NUÑEZ: Generally speaking, windowing, holdbacks and protection are a function of pricing. The more you pay, the more you get, to oversimplify it. But then again, when people are working within budgets and don’t have the ability to do that, we need to think, OK, how can we meet our CBS monetization objectives yet still make this content available to people who want it? And that becomes a windowing discussion. As you can imagine, it gets very complex across the board, with our legacy clients and our more recent digital clients. We are all trying to figure it out together. We’ve been as protective as we can to our broadcast partners. But at the same time, we need to monetize our content. At the end of the day, if we are cannibalizing our own business then we are not doing our job. We try to do this in a way that continues to protect our core business but builds through the various new, different licensing opportunities that exist out there.

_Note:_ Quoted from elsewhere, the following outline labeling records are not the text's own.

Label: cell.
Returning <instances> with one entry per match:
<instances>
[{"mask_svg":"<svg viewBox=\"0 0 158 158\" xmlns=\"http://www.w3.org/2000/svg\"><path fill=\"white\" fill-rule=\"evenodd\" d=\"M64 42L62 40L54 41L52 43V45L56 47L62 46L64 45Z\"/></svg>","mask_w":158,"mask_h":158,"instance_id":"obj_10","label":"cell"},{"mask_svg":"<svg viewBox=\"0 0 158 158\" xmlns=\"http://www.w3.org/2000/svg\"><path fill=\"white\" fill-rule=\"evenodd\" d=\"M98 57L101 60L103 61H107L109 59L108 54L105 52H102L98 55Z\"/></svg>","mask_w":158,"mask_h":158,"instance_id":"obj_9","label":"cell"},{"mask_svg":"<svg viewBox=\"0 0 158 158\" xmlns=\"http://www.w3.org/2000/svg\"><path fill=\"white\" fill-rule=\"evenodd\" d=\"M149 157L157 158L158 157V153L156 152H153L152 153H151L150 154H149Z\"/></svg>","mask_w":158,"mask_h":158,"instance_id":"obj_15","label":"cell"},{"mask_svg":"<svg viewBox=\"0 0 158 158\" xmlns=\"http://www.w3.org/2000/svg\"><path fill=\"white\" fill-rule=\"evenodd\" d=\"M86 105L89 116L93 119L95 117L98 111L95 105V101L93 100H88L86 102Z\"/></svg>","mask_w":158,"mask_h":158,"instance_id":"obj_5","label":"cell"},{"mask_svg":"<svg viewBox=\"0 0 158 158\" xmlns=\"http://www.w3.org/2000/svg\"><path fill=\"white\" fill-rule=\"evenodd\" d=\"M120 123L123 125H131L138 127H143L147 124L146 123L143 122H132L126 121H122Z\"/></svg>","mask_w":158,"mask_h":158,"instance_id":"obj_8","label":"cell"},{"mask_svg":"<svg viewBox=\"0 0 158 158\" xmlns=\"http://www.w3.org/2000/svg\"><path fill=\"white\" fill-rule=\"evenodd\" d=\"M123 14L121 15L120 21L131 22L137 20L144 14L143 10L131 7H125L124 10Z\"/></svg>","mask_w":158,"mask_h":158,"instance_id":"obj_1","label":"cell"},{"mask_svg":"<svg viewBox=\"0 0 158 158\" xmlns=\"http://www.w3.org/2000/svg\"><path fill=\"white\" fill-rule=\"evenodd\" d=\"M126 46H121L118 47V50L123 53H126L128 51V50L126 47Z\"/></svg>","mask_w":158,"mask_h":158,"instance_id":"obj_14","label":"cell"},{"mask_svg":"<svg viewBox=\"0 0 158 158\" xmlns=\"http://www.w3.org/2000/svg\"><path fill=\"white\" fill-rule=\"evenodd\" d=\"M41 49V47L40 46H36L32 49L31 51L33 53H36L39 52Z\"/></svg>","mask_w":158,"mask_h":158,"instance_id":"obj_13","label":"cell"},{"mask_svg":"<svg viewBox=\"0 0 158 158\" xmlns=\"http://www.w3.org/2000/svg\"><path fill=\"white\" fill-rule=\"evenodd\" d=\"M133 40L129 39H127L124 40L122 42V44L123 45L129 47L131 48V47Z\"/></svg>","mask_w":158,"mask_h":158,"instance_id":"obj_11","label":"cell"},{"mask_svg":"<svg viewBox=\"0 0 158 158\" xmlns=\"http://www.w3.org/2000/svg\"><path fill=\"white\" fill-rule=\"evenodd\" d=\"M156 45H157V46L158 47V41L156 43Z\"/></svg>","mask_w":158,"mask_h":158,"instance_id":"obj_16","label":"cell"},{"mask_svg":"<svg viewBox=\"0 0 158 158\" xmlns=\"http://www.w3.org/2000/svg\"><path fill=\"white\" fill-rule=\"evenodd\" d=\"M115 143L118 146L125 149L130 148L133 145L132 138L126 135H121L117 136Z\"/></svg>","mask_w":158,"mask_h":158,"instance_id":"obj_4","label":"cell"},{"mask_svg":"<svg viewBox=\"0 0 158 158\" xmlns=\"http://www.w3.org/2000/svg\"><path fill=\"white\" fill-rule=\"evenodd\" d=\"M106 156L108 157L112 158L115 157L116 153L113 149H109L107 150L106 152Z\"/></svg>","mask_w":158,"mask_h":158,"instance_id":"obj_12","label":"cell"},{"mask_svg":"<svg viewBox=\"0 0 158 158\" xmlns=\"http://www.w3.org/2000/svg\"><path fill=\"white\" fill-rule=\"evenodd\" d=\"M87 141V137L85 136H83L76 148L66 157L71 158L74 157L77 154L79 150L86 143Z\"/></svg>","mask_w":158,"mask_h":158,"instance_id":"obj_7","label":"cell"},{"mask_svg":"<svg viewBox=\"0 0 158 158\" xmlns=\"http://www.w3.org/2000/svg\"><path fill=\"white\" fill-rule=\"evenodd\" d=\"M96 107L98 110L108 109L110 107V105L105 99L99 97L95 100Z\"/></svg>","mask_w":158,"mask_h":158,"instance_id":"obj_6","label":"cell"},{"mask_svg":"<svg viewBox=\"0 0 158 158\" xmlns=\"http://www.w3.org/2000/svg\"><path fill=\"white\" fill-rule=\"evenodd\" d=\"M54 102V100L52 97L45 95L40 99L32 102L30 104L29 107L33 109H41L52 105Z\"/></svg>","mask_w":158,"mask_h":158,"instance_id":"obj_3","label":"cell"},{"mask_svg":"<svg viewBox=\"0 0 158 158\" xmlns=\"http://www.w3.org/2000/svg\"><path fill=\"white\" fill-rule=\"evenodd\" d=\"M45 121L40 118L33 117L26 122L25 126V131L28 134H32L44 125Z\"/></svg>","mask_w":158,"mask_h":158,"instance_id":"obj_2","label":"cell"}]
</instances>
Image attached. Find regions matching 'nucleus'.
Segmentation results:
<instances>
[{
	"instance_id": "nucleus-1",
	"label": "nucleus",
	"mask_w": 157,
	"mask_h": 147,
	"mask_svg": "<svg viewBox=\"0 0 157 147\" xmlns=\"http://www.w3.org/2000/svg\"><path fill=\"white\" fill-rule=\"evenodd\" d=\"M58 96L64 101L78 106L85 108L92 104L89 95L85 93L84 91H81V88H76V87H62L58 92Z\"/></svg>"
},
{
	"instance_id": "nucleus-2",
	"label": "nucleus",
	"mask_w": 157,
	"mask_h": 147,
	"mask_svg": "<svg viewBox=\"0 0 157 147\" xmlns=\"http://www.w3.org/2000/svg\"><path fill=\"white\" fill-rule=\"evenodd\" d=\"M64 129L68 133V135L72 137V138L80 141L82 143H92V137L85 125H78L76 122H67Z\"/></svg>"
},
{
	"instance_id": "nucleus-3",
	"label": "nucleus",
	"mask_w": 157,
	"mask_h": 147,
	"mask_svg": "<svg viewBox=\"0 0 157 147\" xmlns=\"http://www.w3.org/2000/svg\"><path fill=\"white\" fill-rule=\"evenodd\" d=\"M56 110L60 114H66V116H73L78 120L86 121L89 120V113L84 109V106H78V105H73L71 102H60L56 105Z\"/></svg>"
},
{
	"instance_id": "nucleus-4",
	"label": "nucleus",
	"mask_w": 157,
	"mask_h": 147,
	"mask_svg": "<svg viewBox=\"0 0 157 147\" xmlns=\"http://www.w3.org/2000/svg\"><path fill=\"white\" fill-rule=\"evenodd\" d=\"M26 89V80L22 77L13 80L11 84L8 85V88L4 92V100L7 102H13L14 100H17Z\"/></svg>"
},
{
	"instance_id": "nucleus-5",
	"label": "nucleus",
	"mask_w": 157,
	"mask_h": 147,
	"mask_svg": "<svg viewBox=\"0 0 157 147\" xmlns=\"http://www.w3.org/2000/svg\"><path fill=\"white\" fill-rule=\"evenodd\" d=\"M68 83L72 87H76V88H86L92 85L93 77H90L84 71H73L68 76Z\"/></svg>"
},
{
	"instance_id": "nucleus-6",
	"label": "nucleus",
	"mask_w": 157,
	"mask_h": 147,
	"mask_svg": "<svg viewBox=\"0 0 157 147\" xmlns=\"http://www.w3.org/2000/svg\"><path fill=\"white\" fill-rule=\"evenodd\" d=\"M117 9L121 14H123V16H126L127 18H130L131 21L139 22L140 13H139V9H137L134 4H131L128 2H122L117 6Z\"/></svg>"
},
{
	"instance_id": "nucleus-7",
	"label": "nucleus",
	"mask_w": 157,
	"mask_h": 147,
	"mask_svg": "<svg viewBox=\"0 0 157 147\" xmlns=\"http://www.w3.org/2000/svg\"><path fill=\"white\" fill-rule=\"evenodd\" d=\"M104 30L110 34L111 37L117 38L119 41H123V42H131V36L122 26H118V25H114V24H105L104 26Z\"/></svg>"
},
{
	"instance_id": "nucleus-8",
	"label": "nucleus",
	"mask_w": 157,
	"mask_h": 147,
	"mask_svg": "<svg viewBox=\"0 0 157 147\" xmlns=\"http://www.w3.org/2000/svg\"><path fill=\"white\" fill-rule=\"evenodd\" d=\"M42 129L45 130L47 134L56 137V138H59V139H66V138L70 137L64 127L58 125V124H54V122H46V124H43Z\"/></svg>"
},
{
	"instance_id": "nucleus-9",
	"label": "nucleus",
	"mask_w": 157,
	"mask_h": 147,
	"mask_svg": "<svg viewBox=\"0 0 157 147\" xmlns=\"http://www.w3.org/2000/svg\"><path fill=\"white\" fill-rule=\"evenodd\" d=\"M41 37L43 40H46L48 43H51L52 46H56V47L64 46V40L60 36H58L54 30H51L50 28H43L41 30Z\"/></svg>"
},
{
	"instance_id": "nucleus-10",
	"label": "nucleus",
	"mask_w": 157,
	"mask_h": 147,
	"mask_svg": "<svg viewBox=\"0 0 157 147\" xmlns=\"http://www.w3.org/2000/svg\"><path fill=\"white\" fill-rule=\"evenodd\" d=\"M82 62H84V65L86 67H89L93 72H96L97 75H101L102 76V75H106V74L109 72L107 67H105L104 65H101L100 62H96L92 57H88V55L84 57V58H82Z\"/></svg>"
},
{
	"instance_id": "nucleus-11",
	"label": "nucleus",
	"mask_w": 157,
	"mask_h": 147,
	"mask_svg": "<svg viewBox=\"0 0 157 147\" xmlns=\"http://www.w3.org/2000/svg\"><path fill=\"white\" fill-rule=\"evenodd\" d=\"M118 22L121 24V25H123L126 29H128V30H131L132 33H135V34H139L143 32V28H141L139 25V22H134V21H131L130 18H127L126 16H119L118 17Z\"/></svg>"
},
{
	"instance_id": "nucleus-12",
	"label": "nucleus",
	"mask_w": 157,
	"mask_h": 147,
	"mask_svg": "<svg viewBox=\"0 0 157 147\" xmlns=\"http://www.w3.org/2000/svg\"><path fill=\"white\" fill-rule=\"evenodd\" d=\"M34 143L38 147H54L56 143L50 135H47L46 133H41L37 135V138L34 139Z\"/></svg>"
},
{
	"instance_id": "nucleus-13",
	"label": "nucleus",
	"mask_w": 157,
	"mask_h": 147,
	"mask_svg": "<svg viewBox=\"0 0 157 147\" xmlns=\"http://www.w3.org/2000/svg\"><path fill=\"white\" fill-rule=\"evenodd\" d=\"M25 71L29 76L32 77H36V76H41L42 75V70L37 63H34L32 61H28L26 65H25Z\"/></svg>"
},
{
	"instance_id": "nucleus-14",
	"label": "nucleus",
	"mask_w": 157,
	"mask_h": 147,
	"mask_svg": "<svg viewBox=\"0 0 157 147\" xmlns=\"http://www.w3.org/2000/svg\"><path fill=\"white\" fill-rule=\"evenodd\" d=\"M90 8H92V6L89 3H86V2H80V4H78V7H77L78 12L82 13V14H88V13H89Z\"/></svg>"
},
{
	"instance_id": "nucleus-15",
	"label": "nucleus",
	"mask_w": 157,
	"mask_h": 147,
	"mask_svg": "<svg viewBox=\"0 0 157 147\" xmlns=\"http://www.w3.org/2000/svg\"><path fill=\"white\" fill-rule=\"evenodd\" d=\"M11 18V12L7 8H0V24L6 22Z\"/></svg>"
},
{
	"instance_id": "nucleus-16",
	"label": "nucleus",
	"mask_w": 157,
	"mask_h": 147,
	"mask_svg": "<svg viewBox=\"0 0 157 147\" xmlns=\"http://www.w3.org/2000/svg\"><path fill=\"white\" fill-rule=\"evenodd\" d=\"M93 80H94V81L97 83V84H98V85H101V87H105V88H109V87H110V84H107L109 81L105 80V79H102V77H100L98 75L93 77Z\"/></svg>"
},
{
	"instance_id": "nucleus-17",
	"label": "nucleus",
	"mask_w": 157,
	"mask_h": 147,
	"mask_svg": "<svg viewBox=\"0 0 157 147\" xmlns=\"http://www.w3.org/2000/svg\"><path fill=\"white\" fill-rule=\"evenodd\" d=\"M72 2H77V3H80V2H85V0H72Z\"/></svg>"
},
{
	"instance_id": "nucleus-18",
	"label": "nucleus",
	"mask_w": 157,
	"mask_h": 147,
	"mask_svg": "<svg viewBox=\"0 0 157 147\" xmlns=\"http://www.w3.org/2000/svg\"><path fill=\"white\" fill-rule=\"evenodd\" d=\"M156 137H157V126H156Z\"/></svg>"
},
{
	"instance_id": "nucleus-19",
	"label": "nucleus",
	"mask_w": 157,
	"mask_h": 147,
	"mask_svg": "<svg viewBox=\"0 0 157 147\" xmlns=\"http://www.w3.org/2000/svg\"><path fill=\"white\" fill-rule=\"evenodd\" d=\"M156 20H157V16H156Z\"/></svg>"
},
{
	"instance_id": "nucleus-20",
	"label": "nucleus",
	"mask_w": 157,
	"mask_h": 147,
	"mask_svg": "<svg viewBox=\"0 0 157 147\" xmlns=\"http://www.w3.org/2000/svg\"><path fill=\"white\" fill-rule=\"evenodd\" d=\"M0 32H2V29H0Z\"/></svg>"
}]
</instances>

WS: How do you work with David Stapf, the president of CBS Television Studios?
NUÑEZ: We speak a lot; we coordinate a lot, especially at this time of year. We go over scripts, we talk about potential casting and we talk about the appeal of projects from the U.S. perspective and an international perspective. But at the same time, I often say to him, over-simplistically, Just make it good! There is a lot of interaction between us, especially with our sales process, because for everything we are doing now for CBS and The CW, the timeframe is very tight from when we make a pilot to when we make decisions of what content is going to go on our networks and then roll it out for our 1,500 clients who come from all over the world to Los Angeles in May to see our content. David’s and my interests are aligned. In the case of procedurals, we want another show that is going to be appealing to the global marketplace, like a Hawaii Five-0, like an NCIS and a CSI and all the various permutations of those two shows, like a Bull and a MacGyver that will be on the air for a long time.

WS: And you have some new formats you are offering international buyers.
NUÑEZ: We’ve got Carpool Karaoke that is an offshoot of The Late Late Show with James Corden and our multi-territory deal with Apple on a global basis. We have a couple of territories where we will be doing some formats of that. Then we have Drop the Mic, which is another format from that show that we will be doing in a handful of territories.